YANG HARUS DIKERJAKAN – Periksa apakah tiap pernyataan di bawah sesuai dengan cerpen "Khayal Seorang Lelaki", lalu jawab ya atau tidak dan kutip persis kata-kata penentunya dari cerpen itu. 1. Rasa suka yang dibahas disebut sebagai cinta monyet. 2. Mata sang pujaan hati diibaratkan seperti gundu. 3. Lelaki itu sudah pernah menggenggam tangan sang pujaan hati.

Langsung ke konten utama

CERPEN PART 1 "KHAYAL SEORANG LELAKI"

Halo semua, gw selalu balik dan balik lagi nih. Dan kali ini gw mau kasih sesuatu yang beda. biasanya kan gw selalu beropini sama hal-hal yang biasa. Sekarang gw mau sharing nih tentang cerpen yang pernah gw buat. Gak seberapa sih. ya, tapi dibaca aja, buat bahan referensi kalian. 

Nih, gak ketinggalan, ada yang mau lewat...

Mang Karmin makan pepaya

Saya izin baca cerpennya 

ENJOY!



KHAYAL SEORANG LELAKI 

Muncul pertanyaan dibenak, apa bedanya mengungkapkan arti suka kepada seseorang dengan beberapa pilihan diksi kata. Misalnya, anggap saja saya lelaki yang sedang gemetar hatinya karena melihat paras ayu seorang gadis. Hati gemetar, dan rasanya tidak menentu. Apa artinya? Sekedar suka? mengagumi? terpanah asmara? Rasa sayang dengan gadis itu? atau mungkin cinta? Bukan cinta monyet kalau untuk perkara ini.

Maha besar Tuhan yang menciptakan perasaan itu kepada manusia. Yang mengerti nafsu manusia. Yang juga menanamkan rasa cinta serta benci berlebih terhadap lawan jenisnya. Dengan modal mengingat wajah atau gestur. Yang setidaknya merupakan ciri pribadi orang tersebut. Dikhayalkan dalam pikiran, dirasakan dalam hati. Sungguh beruntungnya menjadi manusia. Mempunyai rasa malu jikalau dibanding dengan binatang yang sedang bersetubuh entah dimana saja.

Bermain panggung sandiwara ketika bertemu sang pujaan hati. Pura-pura melihat di lain sisi, padahal hati menggebu-gebu ingin sekali menatap mata bulat nya, bagai gundu yang licin. Belagak cuek agar tidak menjadi tersangka bahwa hatinya memendam rasa. Cemburu melihat yang terkasih lebih dekat dengan yang lain. Padahal bukan siapa-siapa.

Siang malam mendamba-nya tanpa pernah kehabisan ide berkhayal yang tidak-tidak. Berbicara didepan cermin seolah-olah dia didepan mata persis. Merasa sudah akrab, padahal hanya mengenal lewat jauh. Bahkan belum sempat menggenggam tangan halus bayinya.

DATA TERCATAT –

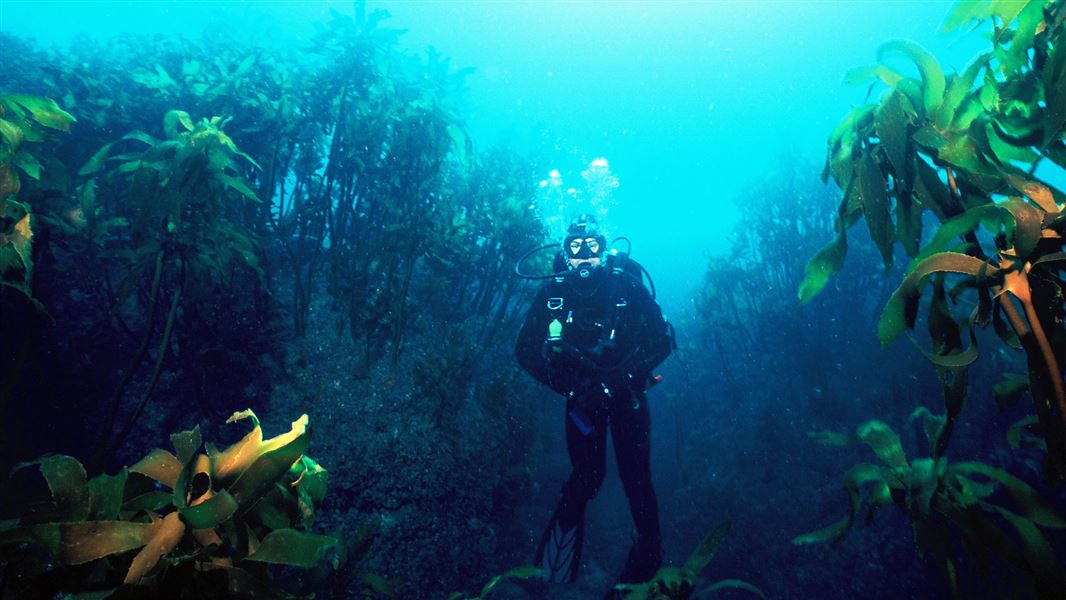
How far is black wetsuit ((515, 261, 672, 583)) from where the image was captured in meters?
4.55

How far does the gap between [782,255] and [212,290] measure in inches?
430

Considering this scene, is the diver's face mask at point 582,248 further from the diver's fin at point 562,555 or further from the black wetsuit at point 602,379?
the diver's fin at point 562,555

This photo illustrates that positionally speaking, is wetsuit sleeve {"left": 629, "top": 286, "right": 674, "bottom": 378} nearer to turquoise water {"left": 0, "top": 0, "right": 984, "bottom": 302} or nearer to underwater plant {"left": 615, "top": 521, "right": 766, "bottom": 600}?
underwater plant {"left": 615, "top": 521, "right": 766, "bottom": 600}

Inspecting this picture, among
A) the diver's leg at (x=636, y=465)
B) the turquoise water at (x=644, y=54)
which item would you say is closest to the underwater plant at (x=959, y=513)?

JAWABAN TUGAS –
1. Tidak: "Bukan cinta monyet kalau untuk perkara ini."
2. Ya: "menatap mata bulat nya, bagai gundu yang licin."
3. Tidak: "Bahkan belum sempat menggenggam tangan halus bayinya."